= TASK TO CARRY OUT =
Print every line exactly as it appears in the material below.

= AVAILABLE RECORDS =
☆ ☆ ☆ ☆
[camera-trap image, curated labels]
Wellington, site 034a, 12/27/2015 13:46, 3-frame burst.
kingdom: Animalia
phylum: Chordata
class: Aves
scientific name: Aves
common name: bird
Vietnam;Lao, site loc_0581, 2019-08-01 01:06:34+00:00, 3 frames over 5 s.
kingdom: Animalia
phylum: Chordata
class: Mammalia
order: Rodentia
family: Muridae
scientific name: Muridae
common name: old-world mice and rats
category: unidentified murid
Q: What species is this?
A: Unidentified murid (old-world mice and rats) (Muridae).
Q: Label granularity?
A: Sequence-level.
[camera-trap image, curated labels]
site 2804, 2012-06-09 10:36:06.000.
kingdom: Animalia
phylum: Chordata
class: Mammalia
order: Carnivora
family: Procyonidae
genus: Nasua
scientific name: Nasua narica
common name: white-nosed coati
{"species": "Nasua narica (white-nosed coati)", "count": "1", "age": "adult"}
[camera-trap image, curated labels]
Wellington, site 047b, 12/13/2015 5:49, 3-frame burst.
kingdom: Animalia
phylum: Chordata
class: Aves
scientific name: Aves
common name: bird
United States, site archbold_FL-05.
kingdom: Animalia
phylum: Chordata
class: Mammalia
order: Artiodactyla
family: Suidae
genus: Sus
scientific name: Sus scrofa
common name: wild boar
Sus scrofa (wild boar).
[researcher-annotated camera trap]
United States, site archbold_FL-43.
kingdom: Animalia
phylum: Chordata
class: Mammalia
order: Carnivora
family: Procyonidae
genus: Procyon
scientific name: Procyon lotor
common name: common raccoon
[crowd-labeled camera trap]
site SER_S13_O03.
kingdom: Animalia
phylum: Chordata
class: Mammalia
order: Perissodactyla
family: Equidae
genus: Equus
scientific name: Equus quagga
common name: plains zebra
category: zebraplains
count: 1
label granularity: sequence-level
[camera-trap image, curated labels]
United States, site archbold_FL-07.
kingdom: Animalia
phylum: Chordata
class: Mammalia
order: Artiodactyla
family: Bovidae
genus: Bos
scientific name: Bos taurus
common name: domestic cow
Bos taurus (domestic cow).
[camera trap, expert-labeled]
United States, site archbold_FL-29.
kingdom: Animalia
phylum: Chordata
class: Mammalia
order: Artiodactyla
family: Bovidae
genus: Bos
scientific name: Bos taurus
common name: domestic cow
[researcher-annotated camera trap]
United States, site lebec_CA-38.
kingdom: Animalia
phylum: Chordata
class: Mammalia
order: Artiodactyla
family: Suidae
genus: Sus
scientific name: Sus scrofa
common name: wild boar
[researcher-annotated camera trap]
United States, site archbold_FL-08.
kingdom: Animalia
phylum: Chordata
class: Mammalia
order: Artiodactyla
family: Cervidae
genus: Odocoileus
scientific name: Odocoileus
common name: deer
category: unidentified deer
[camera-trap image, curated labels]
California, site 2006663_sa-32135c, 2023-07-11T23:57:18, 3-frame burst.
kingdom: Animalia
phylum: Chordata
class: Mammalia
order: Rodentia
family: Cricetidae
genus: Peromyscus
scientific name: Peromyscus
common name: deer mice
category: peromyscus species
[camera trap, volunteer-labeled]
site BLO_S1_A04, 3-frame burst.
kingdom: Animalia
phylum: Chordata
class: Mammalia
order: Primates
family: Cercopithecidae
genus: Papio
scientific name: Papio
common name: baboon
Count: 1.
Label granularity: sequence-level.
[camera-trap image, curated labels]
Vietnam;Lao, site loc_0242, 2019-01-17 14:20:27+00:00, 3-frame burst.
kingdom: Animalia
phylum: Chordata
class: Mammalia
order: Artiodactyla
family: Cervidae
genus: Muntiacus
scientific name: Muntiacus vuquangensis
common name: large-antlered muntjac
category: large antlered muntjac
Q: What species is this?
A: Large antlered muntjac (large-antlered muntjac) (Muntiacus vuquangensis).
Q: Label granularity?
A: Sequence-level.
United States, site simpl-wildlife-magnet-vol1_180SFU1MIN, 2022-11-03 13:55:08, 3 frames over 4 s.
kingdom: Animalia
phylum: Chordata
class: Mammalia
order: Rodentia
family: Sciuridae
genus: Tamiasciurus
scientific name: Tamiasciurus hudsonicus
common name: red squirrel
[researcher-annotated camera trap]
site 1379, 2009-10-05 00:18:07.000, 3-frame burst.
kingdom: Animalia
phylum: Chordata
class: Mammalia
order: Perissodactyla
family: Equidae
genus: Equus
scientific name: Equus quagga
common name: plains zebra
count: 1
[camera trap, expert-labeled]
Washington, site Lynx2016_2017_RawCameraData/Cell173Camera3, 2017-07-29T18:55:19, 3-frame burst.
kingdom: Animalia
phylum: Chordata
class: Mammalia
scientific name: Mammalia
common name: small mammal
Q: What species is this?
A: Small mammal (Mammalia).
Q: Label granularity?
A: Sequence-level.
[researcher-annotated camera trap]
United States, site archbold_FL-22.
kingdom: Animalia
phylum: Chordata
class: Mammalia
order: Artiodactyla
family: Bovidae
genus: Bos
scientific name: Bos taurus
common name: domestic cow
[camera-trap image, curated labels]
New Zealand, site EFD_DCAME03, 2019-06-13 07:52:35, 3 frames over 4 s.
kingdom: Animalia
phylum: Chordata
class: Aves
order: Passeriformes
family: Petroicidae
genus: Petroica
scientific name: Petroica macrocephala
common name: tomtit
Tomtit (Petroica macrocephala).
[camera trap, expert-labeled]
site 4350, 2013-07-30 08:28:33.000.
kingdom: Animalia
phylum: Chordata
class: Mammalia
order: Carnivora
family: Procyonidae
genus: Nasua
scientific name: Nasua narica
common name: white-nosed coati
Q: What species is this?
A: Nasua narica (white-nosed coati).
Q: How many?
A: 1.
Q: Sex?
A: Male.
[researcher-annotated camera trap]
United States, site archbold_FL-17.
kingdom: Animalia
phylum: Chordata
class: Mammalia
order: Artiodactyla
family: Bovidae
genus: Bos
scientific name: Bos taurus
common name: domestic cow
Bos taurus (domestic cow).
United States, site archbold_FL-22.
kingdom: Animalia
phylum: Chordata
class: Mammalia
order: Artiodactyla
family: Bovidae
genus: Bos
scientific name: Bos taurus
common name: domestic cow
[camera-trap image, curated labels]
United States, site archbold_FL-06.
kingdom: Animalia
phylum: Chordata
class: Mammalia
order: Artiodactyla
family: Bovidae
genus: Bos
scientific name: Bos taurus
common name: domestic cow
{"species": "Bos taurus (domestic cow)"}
☆ ☆ ☆ ☆
= EXERCISE OUTPUT =
[camera-trap image, curated labels]
Wellington, site 034a, 12/27/2015 13:46, 3-frame burst.
kingdom: Animalia
phylum: Chordata
class: Aves
scientific name: Aves
common name: bird
Vietnam;Lao, site loc_0581, 2019-08-01 01:06:34+00:00, 3 frames over 5 s.
kingdom: Animalia
phylum: Chordata
class: Mammalia
order: Rodentia
family: Muridae
scientific name: Muridae
common name: old-world mice and rats
category: unidentified murid
Q: What species is this?
A: Unidentified murid (old-world mice and rats) (Muridae).
Q: Label granularity?
A: Sequence-level.
[camera-trap image, curated labels]
site 2804, 2012-06-09 10:36:06.000.
kingdom: Animalia
phylum: Chordata
class: Mammalia
order: Carnivora
family: Procyonidae
genus: Nasua
scientific name: Nasua narica
common name: white-nosed coati
{"species": "Nasua narica (white-nosed coati)", "count": "1", "age": "adult"}
[camera-trap image, curated labels]
Wellington, site 047b, 12/13/2015 5:49, 3-frame burst.
kingdom: Animalia
phylum: Chordata
class: Aves
scientific name: Aves
common name: bird
United States, site archbold_FL-05.
kingdom: Animalia
phylum: Chordata
class: Mammalia
order: Artiodactyla
family: Suidae
genus: Sus
scientific name: Sus scrofa
common name: wild boar
Sus scrofa (wild boar).
[researcher-annotated camera trap]
United States, site archbold_FL-43.
kingdom: Animalia
phylum: Chordata
class: Mammalia
order: Carnivora
family: Procyonidae
genus: Procyon
scientific name: Procyon lotor
common name: common raccoon
[crowd-labeled camera trap]
site SER_S13_O03.
kingdom: Animalia
phylum: Chordata
class: Mammalia
order: Perissodactyla
family: Equidae
genus: Equus
scientific name: Equus quagga
common name: plains zebra
category: zebraplains
count: 1
label granularity: sequence-level
[camera-trap image, curated labels]
United States, site archbold_FL-07.
kingdom: Animalia
phylum: Chordata
class: Mammalia
order: Artiodactyla
family: Bovidae
genus: Bos
scientific name: Bos taurus
common name: domestic cow
Bos taurus (domestic cow).
[camera trap, expert-labeled]
United States, site archbold_FL-29.
kingdom: Animalia
phylum: Chordata
class: Mammalia
order: Artiodactyla
family: Bovidae
genus: Bos
scientific name: Bos taurus
common name: domestic cow
[researcher-annotated camera trap]
United States, site lebec_CA-38.
kingdom: Animalia
phylum: Chordata
class: Mammalia
order: Artiodactyla
family: Suidae
genus: Sus
scientific name: Sus scrofa
common name: wild boar
[researcher-annotated camera trap]
United States, site archbold_FL-08.
kingdom: Animalia
phylum: Chordata
class: Mammalia
order: Artiodactyla
family: Cervidae
genus: Odocoileus
scientific name: Odocoileus
common name: deer
category: unidentified deer
[camera-trap image, curated labels]
California, site 2006663_sa-32135c, 2023-07-11T23:57:18, 3-frame burst.
kingdom: Animalia
phylum: Chordata
class: Mammalia
order: Rodentia
family: Cricetidae
genus: Peromyscus
scientific name: Peromyscus
common name: deer mice
category: peromyscus species
[camera trap, volunteer-labeled]
site BLO_S1_A04, 3-frame burst.
kingdom: Animalia
phylum: Chordata
class: Mammalia
order: Primates
family: Cercopithecidae
genus: Papio
scientific name: Papio
common name: baboon
Count: 1.
Label granularity: sequence-level.
[camera-trap image, curated labels]
Vietnam;Lao, site loc_0242, 2019-01-17 14:20:27+00:00, 3-frame burst.
kingdom: Animalia
phylum: Chordata
class: Mammalia
order: Artiodactyla
family: Cervidae
genus: Muntiacus
scientific name: Muntiacus vuquangensis
common name: large-antlered muntjac
category: large antlered muntjac
Q: What species is this?
A: Large antlered muntjac (large-antlered muntjac) (Muntiacus vuquangensis).
Q: Label granularity?
A: Sequence-level.
United States, site simpl-wildlife-magnet-vol1_180SFU1MIN, 2022-11-03 13:55:08, 3 frames over 4 s.
kingdom: Animalia
phylum: Chordata
class: Mammalia
order: Rodentia
family: Sciuridae
genus: Tamiasciurus
scientific name: Tamiasciurus hudsonicus
common name: red squirrel
[researcher-annotated camera trap]
site 1379, 2009-10-05 00:18:07.000, 3-frame burst.
kingdom: Animalia
phylum: Chordata
class: Mammalia
order: Perissodactyla
family: Equidae
genus: Equus
scientific name: Equus quagga
common name: plains zebra
count: 1
[camera trap, expert-labeled]
Washington, site Lynx2016_2017_RawCameraData/Cell173Camera3, 2017-07-29T18:55:19, 3-frame burst.
kingdom: Animalia
phylum: Chordata
class: Mammalia
scientific name: Mammalia
common name: small mammal
Q: What species is this?
A: Small mammal (Mammalia).
Q: Label granularity?
A: Sequence-level.
[researcher-annotated camera trap]
United States, site archbold_FL-22.
kingdom: Animalia
phylum: Chordata
class: Mammalia
order: Artiodactyla
family: Bovidae
genus: Bos
scientific name: Bos taurus
common name: domestic cow
[camera-trap image, curated labels]
New Zealand, site EFD_DCAME03, 2019-06-13 07:52:35, 3 frames over 4 s.
kingdom: Animalia
phylum: Chordata
class: Aves
order: Passeriformes
family: Petroicidae
genus: Petroica
scientific name: Petroica macrocephala
common name: tomtit
Tomtit (Petroica macrocephala).
[camera trap, expert-labeled]
site 4350, 2013-07-30 08:28:33.000.
kingdom: Animalia
phylum: Chordata
class: Mammalia
order: Carnivora
family: Procyonidae
genus: Nasua
scientific name: Nasua narica
common name: white-nosed coati
Q: What species is this?
A: Nasua narica (white-nosed coati).
Q: How many?
A: 1.
Q: Sex?
A: Male.
[researcher-annotated camera trap]
United States, site archbold_FL-17.
kingdom: Animalia
phylum: Chordata
class: Mammalia
order: Artiodactyla
family: Bovidae
genus: Bos
scientific name: Bos taurus
common name: domestic cow
Bos taurus (domestic cow).
United States, site archbold_FL-22.
kingdom: Animalia
phylum: Chordata
class: Mammalia
order: Artiodactyla
family: Bovidae
genus: Bos
scientific name: Bos taurus
common name: domestic cow
[camera-trap image, curated labels]
United States, site archbold_FL-06.
kingdom: Animalia
phylum: Chordata
class: Mammalia
order: Artiodactyla
family: Bovidae
genus: Bos
scientific name: Bos taurus
common name: domestic cow
{"species": "Bos taurus (domestic cow)"}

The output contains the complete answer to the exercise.